* _Yapılacak İş_: Aşağıdaki Elmalı yazısında "Serin Bir Elma" sözlerinin geçtiği yerden başlayın, "yolculuğa birlikte çıkalım." sözlerinden sonra durun ve bu kısmı hiç değiştirmeden olduğu gibi yazın.

* _Kaynak_:
========================================
Serin Bir Elma Diyarı – ELMALI

Antalya ilçelerinden olan Elmalı, gerek tarihi gerekse de şu anki kültürel hayatı ile oldukça ilginç bir yer. Antalya denilince akla gelen turizm anlayışından daha farklı bir çizgide yer alan Elmalı, Antalya’nın Muğla sınırında bulunuyor. En eski yerleşim yerlerinden biri olan Elmalı nerede ve Elmalı nereye bağlı soruları da isminden dolayı sıkça sorulan sorular oluyor. İsmi ve tarihi ile özel bir yer olan Elmalı ilçesi hakkında detaylı bilgiler ile geçmişten günümüze bir yolculuğa birlikte çıkalım.
========================================
* _Verilen Malzeme_:

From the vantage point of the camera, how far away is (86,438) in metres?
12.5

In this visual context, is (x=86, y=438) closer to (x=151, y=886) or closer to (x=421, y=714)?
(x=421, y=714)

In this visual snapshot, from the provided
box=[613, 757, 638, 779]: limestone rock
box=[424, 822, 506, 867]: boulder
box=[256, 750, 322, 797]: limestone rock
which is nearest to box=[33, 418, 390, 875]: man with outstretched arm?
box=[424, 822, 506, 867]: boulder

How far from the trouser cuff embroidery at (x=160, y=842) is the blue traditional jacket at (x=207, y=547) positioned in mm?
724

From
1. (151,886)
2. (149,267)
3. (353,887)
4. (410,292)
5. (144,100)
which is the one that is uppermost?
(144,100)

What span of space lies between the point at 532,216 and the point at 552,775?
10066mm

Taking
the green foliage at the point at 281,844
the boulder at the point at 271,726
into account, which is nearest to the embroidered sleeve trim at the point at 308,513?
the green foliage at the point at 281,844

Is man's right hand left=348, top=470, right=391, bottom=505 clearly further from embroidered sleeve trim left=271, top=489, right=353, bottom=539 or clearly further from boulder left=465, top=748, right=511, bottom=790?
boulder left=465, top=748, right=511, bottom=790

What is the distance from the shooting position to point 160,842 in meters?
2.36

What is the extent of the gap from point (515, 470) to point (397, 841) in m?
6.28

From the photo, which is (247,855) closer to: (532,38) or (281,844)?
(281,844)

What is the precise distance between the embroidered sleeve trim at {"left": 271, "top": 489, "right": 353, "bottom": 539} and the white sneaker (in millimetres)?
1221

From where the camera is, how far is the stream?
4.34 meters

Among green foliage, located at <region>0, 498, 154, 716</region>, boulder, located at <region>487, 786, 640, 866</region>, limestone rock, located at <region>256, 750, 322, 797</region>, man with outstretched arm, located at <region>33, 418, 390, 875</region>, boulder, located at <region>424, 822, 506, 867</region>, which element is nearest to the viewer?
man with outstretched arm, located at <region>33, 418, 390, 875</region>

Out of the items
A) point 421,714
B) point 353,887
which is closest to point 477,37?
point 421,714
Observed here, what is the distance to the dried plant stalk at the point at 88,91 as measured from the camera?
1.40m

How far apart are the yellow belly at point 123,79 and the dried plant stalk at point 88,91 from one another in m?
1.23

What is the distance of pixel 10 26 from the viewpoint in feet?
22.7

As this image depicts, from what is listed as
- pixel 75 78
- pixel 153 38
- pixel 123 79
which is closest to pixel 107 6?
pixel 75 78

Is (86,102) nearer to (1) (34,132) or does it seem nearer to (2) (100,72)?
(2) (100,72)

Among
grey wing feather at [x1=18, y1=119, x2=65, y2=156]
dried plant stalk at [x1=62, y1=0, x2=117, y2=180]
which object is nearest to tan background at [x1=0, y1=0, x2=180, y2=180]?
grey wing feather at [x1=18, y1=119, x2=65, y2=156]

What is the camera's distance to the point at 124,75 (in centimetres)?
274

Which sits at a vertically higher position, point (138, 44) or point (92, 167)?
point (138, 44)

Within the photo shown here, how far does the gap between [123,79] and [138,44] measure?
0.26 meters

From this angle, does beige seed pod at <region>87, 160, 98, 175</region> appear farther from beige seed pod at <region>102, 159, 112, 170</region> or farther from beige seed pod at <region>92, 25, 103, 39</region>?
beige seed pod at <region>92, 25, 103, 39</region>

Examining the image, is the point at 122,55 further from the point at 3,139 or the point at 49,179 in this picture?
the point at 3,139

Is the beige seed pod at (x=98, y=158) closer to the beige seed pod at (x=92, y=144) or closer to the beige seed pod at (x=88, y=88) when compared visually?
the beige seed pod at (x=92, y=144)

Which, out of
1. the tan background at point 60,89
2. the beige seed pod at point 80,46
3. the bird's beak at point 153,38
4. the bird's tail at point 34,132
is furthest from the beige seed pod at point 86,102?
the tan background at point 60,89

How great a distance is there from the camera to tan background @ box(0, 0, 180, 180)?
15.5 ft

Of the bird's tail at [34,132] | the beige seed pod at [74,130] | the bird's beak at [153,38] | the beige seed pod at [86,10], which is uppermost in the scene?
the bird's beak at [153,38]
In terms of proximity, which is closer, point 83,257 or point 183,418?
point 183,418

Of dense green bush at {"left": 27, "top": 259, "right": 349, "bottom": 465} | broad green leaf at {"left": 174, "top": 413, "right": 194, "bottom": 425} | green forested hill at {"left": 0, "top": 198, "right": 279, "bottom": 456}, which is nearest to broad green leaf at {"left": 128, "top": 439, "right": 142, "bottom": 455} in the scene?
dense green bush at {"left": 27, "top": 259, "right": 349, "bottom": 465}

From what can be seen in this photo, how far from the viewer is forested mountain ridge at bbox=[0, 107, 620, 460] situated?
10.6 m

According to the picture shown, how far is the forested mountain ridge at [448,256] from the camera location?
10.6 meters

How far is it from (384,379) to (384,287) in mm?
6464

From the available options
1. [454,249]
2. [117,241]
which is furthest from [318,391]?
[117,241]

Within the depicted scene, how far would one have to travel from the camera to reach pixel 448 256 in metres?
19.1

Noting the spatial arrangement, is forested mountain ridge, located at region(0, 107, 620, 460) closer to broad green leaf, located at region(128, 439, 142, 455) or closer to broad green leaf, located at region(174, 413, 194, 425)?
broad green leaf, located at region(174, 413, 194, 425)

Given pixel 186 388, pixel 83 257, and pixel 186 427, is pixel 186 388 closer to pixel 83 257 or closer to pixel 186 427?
========================================
* _Hazır Cevap_:
Serin Bir Elma Diyarı – ELMALI

Antalya ilçelerinden olan Elmalı, gerek tarihi gerekse de şu anki kültürel hayatı ile oldukça ilginç bir yer. Antalya denilince akla gelen turizm anlayışından daha farklı bir çizgide yer alan Elmalı, Antalya’nın Muğla sınırında bulunuyor. En eski yerleşim yerlerinden biri olan Elmalı nerede ve Elmalı nereye bağlı soruları da isminden dolayı sıkça sorulan sorular oluyor. İsmi ve tarihi ile özel bir yer olan Elmalı ilçesi hakkında detaylı bilgiler ile geçmişten günümüze bir yolculuğa birlikte çıkalım.